OBJETIVO DE LA TAREA —
Continúa el texto sobre Gabriele d'Annunzio y los intelectuales que pactaron con el poder político a partir de su última oración.

TEXTO PARA LEER —
:::

Gonzalo Lizardo
Pero no todos
piensan como Arendt, empezando por su extutor, Martin Heidegger, quien aceptó
convertirse en el filósofo-rey que soñaba Platón, aunque fuera al servicio del
nazismo. Y Heidegger no ha sido, además, el único sabio que, a la manera de
Fausto, firmó un pacto con el poder político, tentado por la oportunidad de
corregir la sociedad, domeñar la historia y de paso redimir al hombre. Pero
entre todos estos intelectuales fáusticos —aun por encima de Goethe y de Eugenio
d’Ors— destaca el tragicómico Gabriele d’Annunzio, “el bardo nacional de una
Italia surgida poco antes que él, cuando el reino de las Dos Sicilias fue
anexado por los piamonteses gracias a Garibaldi”.[1]
Según el inclemente retrato que
Christopher Domínguez Michael hace de él, D’Annunzio fue tan popular en vida
como Tolstoi y como Ibsen, pero sin su “miga humanitaria”.[2]
Fue además soldado, capaz de manejar aviones y artillería, lo que le permitió,
en 1920, defender la ciudad de Fiume ante el ataque del gobierno de Giolitti.

:::

INFORMACIÓN PROPORCIONADA —
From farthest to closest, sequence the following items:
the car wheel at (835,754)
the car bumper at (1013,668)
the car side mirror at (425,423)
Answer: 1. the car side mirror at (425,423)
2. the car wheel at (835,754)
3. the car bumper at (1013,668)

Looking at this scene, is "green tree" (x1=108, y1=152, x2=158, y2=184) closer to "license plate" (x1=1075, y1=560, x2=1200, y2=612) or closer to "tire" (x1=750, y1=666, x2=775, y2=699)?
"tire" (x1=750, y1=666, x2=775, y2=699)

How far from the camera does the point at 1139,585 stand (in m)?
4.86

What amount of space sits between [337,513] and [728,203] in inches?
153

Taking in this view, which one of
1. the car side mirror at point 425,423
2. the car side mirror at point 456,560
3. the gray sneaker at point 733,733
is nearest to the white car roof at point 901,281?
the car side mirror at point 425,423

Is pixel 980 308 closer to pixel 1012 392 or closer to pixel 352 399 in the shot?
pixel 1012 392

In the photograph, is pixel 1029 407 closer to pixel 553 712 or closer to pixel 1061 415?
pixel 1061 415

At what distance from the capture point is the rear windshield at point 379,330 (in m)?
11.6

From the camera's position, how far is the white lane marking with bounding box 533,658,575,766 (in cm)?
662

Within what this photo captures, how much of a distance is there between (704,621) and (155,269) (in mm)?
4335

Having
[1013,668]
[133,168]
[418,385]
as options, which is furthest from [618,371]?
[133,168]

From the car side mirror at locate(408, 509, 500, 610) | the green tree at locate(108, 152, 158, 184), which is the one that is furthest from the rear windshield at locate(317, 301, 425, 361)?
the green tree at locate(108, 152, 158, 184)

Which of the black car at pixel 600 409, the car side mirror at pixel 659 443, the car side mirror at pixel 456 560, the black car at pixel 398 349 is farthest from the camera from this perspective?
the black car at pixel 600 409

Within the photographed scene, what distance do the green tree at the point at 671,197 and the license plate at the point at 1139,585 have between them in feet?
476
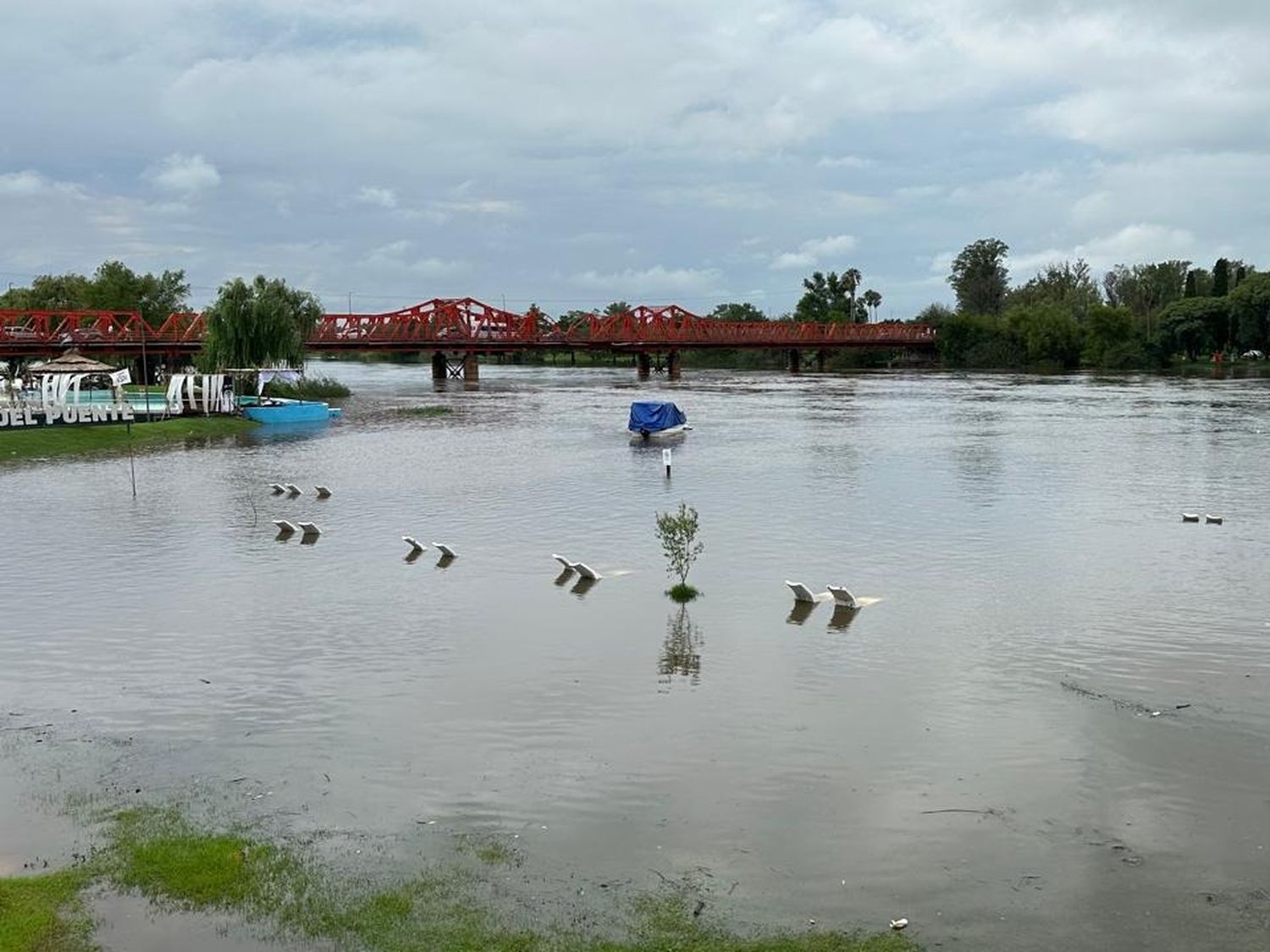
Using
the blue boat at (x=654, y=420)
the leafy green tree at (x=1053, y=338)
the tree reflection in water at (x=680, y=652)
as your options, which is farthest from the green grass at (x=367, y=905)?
the leafy green tree at (x=1053, y=338)

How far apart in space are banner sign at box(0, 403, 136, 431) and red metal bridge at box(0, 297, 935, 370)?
142 feet

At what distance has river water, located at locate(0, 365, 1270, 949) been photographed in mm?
11820

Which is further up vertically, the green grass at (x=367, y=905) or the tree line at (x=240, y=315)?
the tree line at (x=240, y=315)

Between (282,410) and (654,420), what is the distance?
26.2 meters

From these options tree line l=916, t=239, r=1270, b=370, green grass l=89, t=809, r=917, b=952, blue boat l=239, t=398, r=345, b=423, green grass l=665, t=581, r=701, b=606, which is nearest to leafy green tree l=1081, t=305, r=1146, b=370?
tree line l=916, t=239, r=1270, b=370

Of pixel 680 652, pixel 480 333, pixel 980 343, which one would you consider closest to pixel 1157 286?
pixel 980 343

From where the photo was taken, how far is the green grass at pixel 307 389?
93081mm

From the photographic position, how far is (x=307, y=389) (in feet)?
331

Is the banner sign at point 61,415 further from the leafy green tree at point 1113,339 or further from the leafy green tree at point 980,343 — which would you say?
the leafy green tree at point 980,343

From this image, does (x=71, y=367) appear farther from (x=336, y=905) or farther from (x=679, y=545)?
(x=336, y=905)

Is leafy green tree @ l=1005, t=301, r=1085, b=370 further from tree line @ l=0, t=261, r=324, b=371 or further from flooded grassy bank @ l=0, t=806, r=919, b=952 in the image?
flooded grassy bank @ l=0, t=806, r=919, b=952

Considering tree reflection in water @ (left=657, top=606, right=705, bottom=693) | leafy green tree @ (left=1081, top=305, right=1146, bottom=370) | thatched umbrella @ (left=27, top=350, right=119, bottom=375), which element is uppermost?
leafy green tree @ (left=1081, top=305, right=1146, bottom=370)

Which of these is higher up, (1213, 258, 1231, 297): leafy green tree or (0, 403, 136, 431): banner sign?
(1213, 258, 1231, 297): leafy green tree

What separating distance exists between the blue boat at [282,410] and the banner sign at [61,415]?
9.03 metres
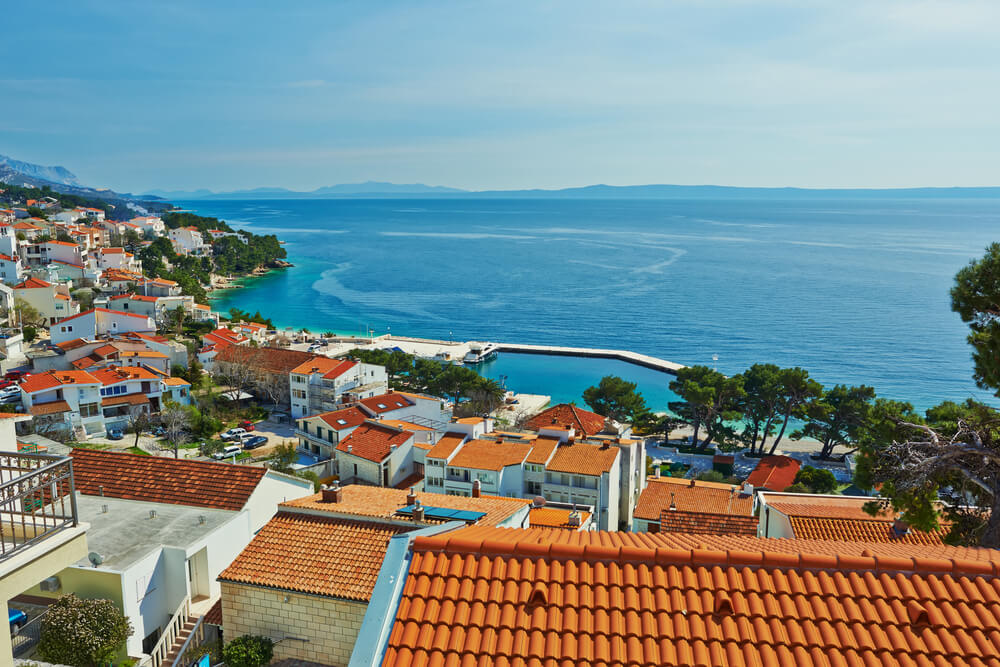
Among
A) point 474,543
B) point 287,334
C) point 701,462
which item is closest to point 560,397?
point 701,462

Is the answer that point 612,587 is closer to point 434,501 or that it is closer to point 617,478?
point 434,501

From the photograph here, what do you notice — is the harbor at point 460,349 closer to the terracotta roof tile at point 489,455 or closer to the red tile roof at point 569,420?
the red tile roof at point 569,420

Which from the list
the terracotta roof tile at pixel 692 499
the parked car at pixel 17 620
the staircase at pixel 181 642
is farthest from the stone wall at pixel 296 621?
the terracotta roof tile at pixel 692 499

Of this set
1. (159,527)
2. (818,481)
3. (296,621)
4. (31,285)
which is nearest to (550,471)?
(818,481)

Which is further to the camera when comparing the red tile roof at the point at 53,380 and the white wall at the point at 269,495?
the red tile roof at the point at 53,380

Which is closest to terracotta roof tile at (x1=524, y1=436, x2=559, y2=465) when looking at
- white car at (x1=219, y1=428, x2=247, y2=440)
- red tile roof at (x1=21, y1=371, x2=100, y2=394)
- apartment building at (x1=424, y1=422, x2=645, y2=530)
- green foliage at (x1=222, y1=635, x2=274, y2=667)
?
apartment building at (x1=424, y1=422, x2=645, y2=530)
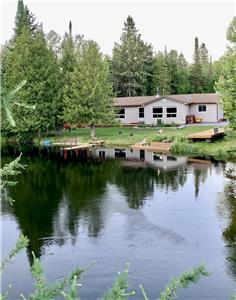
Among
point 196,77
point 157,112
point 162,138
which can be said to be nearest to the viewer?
point 162,138

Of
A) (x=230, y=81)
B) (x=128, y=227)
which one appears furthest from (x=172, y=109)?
(x=128, y=227)

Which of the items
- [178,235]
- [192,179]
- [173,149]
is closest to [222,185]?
[192,179]

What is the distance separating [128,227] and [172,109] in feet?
135

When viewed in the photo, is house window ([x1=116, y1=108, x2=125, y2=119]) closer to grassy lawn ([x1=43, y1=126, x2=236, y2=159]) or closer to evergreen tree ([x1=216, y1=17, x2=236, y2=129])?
grassy lawn ([x1=43, y1=126, x2=236, y2=159])

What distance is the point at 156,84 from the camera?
77.6m

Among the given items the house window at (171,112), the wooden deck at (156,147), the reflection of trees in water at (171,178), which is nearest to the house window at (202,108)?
the house window at (171,112)

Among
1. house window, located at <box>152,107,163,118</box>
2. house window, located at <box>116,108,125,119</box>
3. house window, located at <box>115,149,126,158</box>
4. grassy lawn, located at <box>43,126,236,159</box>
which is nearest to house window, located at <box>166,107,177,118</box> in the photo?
house window, located at <box>152,107,163,118</box>

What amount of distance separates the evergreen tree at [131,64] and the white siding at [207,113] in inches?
683

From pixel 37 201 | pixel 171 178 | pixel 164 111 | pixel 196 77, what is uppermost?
pixel 196 77

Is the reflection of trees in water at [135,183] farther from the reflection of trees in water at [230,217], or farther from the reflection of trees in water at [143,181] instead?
the reflection of trees in water at [230,217]

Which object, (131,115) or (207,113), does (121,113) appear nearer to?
(131,115)

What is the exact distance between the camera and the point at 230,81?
82.5 feet

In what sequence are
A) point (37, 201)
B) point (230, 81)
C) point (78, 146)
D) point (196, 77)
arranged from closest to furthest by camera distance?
point (37, 201) → point (230, 81) → point (78, 146) → point (196, 77)

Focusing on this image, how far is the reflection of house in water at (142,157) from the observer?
34.8 m
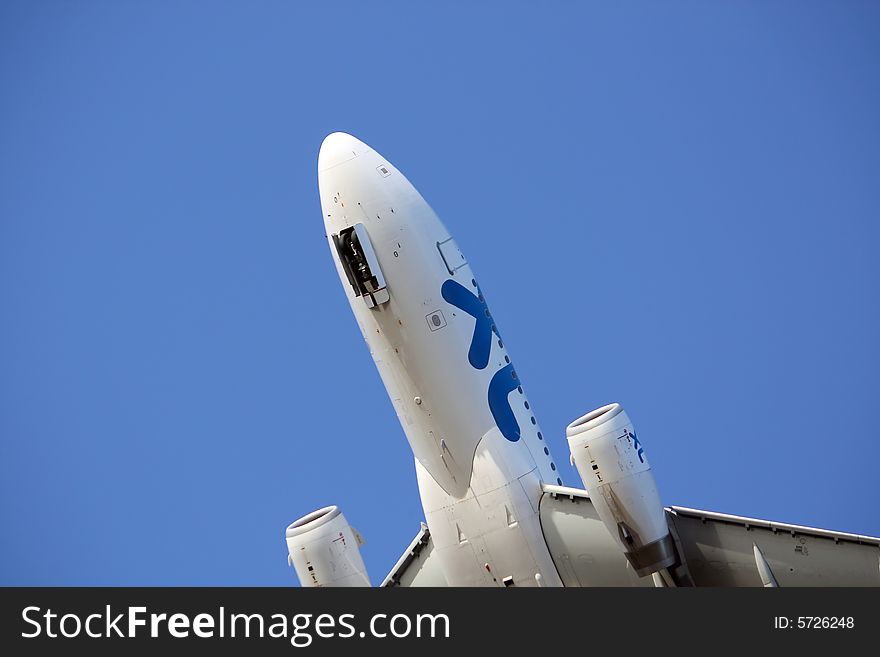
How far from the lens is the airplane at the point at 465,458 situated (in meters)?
31.2

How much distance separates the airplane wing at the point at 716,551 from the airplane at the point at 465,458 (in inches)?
1.2

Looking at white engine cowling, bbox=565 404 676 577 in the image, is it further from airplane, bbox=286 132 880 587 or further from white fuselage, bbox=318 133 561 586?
white fuselage, bbox=318 133 561 586

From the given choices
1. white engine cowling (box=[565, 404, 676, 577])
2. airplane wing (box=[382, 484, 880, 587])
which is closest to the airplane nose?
white engine cowling (box=[565, 404, 676, 577])

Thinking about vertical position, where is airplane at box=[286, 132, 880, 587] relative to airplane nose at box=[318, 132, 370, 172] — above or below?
below

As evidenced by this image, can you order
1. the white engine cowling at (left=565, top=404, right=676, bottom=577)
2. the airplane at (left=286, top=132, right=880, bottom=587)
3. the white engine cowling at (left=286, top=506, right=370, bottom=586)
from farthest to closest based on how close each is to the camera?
the white engine cowling at (left=286, top=506, right=370, bottom=586) < the airplane at (left=286, top=132, right=880, bottom=587) < the white engine cowling at (left=565, top=404, right=676, bottom=577)

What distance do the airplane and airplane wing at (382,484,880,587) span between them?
0.03 meters

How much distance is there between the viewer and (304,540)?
3241cm

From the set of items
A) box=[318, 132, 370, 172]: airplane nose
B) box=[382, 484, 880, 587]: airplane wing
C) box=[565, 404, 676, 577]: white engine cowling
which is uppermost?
box=[318, 132, 370, 172]: airplane nose

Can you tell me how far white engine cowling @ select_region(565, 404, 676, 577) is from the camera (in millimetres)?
30422

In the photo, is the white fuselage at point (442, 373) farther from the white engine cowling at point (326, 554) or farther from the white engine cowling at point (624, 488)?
the white engine cowling at point (624, 488)

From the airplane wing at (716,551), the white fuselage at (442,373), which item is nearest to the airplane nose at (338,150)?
the white fuselage at (442,373)

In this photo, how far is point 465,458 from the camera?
32.2 metres
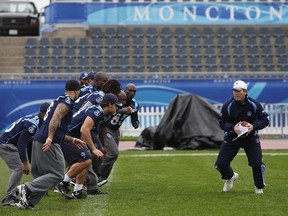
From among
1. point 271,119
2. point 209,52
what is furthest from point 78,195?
point 209,52

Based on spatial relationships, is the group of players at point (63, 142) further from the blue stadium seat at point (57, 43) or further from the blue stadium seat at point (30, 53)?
the blue stadium seat at point (57, 43)

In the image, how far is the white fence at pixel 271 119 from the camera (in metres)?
27.9

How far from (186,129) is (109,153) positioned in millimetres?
10004

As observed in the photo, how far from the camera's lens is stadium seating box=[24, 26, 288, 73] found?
34.7 meters

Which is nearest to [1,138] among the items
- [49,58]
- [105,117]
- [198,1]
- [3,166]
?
[105,117]

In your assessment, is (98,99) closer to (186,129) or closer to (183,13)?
(186,129)

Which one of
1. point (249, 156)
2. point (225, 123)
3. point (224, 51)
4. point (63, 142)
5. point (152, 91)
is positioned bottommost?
point (152, 91)

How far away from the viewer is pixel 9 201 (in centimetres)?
1151

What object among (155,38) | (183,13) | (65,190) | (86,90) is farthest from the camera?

:::

RESPUESTA DEL EJERCICIO —
Luego se proclamó comandante de la ciudad, a la que gobernó “con proclamas
poéticas, hizo imprimir timbres postales con su figura y la dotó de una
constitución, la Carta del Carnaro,
prefiguración del régimen fascista y sus corporaciones, una de las cuales,
platónica, congregaría a los sabios”;[3]
una aventura insólita, como la de Sancho Panza en Barataria: la única ocasión
en la historia “en que un poeta gobernó a su antojo una ciudad”.[4]
En más de un aspecto, Gabriele D’Annunzio influyó en la
oratoria y la pantomima política de Mussolini, quien supo honrar a su conflictivo
maestro protegiendo sus fueros y sus feudos hasta su muerte, acaecida en 1938.
Pero el poeta, además de anticipar el fascismo, fue también un plagiario, un
crítico miope, un adicto a la cocaína y un depredador sexual. Christopher
Domínguez nos cuenta, por ejemplo, que en un museo de Florencia, incitado por una
quimera, D’Annunzio mordió los labios de su novia hasta rasgarlos, pues se le
había antojado beber de su sangre.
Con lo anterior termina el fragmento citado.